## Problem
Go to the line containing "genus: Lynx" in the records below and print it and every following line exactly, on through the line containing "New Zealand, site RKU_CCAMI070.", then stop.

## Provided data
* * *
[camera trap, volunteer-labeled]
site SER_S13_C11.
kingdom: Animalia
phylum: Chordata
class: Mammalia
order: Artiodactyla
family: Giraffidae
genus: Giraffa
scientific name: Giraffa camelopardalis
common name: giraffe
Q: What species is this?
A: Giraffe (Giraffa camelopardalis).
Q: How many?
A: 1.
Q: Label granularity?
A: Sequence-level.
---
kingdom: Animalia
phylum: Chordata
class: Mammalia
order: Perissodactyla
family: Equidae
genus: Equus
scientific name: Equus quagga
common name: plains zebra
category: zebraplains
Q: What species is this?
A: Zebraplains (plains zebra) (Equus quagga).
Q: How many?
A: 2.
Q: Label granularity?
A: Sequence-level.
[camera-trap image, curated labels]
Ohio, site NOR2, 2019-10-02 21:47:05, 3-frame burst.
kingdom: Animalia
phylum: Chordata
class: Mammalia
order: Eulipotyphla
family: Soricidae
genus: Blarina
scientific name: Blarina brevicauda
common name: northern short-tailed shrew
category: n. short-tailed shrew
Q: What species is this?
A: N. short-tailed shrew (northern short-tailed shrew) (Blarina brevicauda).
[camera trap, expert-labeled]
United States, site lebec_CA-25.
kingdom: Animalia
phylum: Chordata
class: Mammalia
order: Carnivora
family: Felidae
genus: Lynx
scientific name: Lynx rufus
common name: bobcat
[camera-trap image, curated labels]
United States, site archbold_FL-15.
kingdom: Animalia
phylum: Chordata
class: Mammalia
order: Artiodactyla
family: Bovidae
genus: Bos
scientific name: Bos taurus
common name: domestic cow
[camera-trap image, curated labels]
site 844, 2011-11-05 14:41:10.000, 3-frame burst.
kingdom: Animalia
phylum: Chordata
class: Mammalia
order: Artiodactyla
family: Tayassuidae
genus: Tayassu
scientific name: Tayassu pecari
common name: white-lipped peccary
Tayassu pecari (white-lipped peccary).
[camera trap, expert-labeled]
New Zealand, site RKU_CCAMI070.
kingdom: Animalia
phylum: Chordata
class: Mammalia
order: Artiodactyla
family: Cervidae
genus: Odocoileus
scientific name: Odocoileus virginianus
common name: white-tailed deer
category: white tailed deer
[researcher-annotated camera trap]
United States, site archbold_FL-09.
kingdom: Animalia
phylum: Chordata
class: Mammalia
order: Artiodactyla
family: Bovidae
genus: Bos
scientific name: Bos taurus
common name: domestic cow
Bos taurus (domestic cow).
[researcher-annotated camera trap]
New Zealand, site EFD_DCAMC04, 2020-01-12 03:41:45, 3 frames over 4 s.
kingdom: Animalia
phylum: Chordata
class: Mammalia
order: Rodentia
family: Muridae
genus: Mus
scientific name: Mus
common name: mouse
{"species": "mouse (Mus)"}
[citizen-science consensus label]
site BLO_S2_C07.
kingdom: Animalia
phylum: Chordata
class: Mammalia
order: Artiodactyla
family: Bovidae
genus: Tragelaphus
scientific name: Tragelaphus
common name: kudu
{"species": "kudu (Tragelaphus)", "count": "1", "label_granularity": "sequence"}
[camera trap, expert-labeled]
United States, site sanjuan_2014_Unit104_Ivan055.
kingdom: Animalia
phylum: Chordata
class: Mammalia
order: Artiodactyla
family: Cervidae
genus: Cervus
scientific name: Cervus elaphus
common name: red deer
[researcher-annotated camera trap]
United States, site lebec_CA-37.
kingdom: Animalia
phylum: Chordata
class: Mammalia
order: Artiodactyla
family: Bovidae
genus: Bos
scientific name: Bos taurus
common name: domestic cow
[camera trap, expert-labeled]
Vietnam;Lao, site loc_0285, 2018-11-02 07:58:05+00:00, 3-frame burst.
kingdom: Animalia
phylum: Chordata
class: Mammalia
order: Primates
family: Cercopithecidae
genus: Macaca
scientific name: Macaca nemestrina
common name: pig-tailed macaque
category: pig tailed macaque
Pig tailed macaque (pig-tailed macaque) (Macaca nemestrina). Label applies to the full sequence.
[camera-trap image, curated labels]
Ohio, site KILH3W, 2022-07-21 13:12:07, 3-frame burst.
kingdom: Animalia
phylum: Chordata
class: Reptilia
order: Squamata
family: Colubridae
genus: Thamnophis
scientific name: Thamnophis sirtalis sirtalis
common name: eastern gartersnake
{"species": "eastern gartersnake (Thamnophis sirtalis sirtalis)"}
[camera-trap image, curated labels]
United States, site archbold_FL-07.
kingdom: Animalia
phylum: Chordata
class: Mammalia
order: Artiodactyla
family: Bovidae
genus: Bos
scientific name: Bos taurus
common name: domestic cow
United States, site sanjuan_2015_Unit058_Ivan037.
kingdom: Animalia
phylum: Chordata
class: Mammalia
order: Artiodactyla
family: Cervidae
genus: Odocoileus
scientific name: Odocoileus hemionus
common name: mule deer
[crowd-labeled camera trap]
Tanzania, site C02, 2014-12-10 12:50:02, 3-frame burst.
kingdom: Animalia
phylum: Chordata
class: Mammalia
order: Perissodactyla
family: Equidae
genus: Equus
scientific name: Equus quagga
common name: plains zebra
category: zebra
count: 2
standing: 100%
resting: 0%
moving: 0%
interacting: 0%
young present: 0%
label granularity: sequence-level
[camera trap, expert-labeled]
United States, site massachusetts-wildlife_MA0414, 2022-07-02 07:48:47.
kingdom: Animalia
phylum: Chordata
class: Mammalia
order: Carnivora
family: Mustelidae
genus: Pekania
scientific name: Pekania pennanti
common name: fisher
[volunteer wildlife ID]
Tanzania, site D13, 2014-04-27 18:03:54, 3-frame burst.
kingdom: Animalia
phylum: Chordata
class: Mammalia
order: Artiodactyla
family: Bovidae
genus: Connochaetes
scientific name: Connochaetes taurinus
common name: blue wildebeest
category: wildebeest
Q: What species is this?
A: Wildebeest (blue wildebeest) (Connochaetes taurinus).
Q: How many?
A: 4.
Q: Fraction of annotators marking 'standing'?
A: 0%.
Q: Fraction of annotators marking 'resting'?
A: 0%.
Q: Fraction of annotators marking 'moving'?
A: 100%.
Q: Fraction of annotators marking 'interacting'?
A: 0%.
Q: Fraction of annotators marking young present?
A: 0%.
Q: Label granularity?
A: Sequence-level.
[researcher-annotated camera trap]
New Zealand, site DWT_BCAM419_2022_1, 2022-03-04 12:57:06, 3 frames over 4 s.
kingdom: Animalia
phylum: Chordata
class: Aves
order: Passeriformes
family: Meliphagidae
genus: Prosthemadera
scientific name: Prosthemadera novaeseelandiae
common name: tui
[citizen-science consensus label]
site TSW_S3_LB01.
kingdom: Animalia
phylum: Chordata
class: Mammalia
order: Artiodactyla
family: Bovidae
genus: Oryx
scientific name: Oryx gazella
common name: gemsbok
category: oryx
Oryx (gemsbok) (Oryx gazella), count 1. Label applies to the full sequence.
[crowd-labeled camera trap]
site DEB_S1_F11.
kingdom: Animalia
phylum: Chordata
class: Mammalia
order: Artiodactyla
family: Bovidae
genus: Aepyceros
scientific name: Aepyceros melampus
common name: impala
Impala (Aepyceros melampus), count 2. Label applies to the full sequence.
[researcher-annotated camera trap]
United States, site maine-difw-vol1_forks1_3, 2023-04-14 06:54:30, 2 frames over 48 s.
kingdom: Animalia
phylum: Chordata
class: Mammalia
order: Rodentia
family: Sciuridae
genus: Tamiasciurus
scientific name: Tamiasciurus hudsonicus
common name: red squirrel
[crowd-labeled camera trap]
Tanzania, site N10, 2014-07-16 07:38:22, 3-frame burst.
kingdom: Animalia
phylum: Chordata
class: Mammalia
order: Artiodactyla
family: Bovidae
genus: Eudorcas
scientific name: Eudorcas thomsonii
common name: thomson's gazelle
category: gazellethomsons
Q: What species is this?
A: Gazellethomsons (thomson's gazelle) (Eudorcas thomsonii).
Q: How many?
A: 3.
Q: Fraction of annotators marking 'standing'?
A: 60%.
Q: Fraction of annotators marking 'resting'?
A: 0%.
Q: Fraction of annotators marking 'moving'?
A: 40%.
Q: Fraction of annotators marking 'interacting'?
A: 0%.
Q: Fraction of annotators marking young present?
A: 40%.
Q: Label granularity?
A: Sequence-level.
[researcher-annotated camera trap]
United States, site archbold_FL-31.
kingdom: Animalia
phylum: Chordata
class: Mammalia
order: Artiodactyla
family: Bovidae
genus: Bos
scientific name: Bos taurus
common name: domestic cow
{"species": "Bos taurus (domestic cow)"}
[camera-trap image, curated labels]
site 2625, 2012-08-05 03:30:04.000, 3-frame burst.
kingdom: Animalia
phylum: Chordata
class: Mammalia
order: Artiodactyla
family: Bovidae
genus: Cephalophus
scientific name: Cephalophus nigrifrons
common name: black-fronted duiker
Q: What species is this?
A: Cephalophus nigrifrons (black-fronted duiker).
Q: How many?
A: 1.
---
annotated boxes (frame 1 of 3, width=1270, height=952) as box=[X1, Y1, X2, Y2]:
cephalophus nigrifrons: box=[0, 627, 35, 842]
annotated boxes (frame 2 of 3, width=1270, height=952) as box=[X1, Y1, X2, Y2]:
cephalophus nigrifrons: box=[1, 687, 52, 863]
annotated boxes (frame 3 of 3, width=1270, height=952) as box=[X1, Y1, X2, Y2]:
* * *
## Result of this exercise
genus: Lynx
scientific name: Lynx rufus
common name: bobcat
[camera-trap image, curated labels]
United States, site archbold_FL-15.
kingdom: Animalia
phylum: Chordata
class: Mammalia
order: Artiodactyla
family: Bovidae
genus: Bos
scientific name: Bos taurus
common name: domestic cow
[camera-trap image, curated labels]
site 844, 2011-11-05 14:41:10.000, 3-frame burst.
kingdom: Animalia
phylum: Chordata
class: Mammalia
order: Artiodactyla
family: Tayassuidae
genus: Tayassu
scientific name: Tayassu pecari
common name: white-lipped peccary
Tayassu pecari (white-lipped peccary).
[camera trap, expert-labeled]
New Zealand, site RKU_CCAMI070.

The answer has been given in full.